(GOAL) List each line below that contains the word "right", copying the whole line.
:: DATA LINES ::
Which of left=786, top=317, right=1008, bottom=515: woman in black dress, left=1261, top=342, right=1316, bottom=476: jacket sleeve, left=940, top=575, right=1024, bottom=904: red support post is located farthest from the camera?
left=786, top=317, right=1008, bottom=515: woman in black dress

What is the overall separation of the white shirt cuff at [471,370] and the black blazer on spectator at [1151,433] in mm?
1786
:::
:: DATA LINES ::
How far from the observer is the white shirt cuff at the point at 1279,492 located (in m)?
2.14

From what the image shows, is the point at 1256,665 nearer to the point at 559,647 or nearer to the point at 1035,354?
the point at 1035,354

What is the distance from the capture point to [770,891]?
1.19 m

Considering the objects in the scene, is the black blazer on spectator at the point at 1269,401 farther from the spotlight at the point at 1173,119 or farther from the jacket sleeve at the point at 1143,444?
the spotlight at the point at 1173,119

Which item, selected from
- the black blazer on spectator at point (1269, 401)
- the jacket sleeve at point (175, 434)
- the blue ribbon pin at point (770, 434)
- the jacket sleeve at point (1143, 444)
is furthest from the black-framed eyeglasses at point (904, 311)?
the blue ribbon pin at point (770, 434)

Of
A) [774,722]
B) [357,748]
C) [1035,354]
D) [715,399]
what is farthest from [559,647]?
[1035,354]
:::
(RESULT FOR THIS TASK)
Which of left=786, top=317, right=1008, bottom=515: woman in black dress, left=1261, top=342, right=1316, bottom=476: jacket sleeve, left=940, top=575, right=1024, bottom=904: red support post is located farthest from the camera?
left=786, top=317, right=1008, bottom=515: woman in black dress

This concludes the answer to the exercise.